Détails de la tâche
Veuillez recopier à l'identique le passage de l'extrait sur Tim Matthys qui commence aux mots « Le stade AFAS » et s'arrête après « dimanche contre l’Antwerp. ».

Extrait du texte

***

On se souvient de lui arpentant le flanc droit de l’AEC Mons et servant les caviars à Jérémie Perbet. Ex-scout d’Anderlecht, aujourd’hui responsable des transferts à Malines, il évoque Loïc Lapoussin, les datas, Vincent Mannaert, l’œil du scout, Fabio Silva, l’influence des agents, le Vlaams Belang, les victoires aux pénos et Lionel Messi. Mais aussi les guerriers du foot, Tom De Mul, l’Europe avec Zulte Waregem, le Football-Gate, son transfert raté à Villareal, Steven Defour, la pré-sélection d’Aimé Anthuenis, Sebastiano Esposito et les mises au vert. Et bien sûr… Remco Evenepoel et John Degenkolb. Tim Matthys (Directeur Sportif Malines) passe " Sur Le Gril ".
Le stade AFAS est désert, les locaux sonnent creux, les joueurs sont en congé. Juste à côté des ex-Casernes, depuis longtemps rasées, le cimetière de Malines accueille quelques parents, fleurs aux bras. La veille, le Kavé a envoyé Anderlecht en vacances, à la faveur d’une victoire indispensable avant sa finale de Coupe, programmée ce dimanche contre l’Antwerp.

***

Contenu des données
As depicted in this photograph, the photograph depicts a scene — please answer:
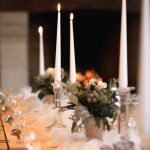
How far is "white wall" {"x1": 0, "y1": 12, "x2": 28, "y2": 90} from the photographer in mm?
5203

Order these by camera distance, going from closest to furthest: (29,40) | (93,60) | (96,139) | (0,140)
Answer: (96,139)
(0,140)
(29,40)
(93,60)

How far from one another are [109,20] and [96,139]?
14.4 ft

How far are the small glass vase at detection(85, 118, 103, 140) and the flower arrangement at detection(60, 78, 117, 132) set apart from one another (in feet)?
0.06

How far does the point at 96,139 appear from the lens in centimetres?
138

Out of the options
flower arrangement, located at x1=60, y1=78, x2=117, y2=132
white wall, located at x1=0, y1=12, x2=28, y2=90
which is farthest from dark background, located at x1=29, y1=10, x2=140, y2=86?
flower arrangement, located at x1=60, y1=78, x2=117, y2=132

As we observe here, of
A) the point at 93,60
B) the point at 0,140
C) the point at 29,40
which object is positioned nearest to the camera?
the point at 0,140

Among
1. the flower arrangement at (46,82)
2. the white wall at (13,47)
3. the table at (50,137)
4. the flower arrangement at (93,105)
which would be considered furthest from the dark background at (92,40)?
the flower arrangement at (93,105)

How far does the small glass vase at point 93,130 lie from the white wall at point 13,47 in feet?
12.8

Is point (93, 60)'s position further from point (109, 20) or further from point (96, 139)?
point (96, 139)

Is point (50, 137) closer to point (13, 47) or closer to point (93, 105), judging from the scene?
point (93, 105)

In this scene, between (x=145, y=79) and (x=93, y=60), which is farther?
(x=93, y=60)

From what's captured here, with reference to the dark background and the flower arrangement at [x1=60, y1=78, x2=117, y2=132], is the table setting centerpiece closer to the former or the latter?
the flower arrangement at [x1=60, y1=78, x2=117, y2=132]

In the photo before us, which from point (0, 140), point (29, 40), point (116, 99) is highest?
point (29, 40)

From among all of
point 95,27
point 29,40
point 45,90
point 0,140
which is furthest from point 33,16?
point 0,140
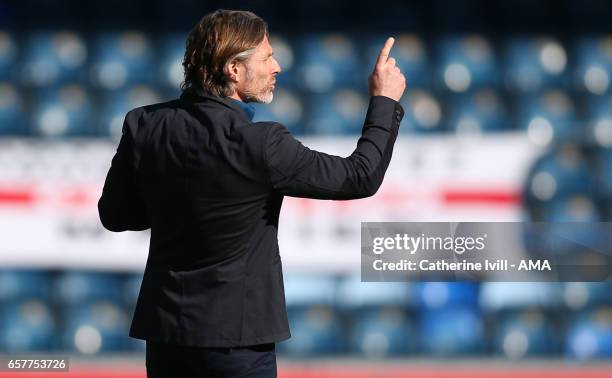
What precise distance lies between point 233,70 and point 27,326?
2271 millimetres

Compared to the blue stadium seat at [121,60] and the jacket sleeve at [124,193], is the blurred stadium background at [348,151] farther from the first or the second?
the jacket sleeve at [124,193]

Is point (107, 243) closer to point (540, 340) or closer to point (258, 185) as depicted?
point (540, 340)

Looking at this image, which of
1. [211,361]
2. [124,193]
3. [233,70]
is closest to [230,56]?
[233,70]

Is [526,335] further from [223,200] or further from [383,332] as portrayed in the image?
[223,200]

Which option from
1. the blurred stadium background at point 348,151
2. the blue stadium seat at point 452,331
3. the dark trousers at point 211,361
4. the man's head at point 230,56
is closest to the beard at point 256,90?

***

Résultat de la tâche
Le stade AFAS est désert, les locaux sonnent creux, les joueurs sont en congé. Juste à côté des ex-Casernes, depuis longtemps rasées, le cimetière de Malines accueille quelques parents, fleurs aux bras. La veille, le Kavé a envoyé Anderlecht en vacances, à la faveur d’une victoire indispensable avant sa finale de Coupe, programmée ce dimanche contre l’Antwerp.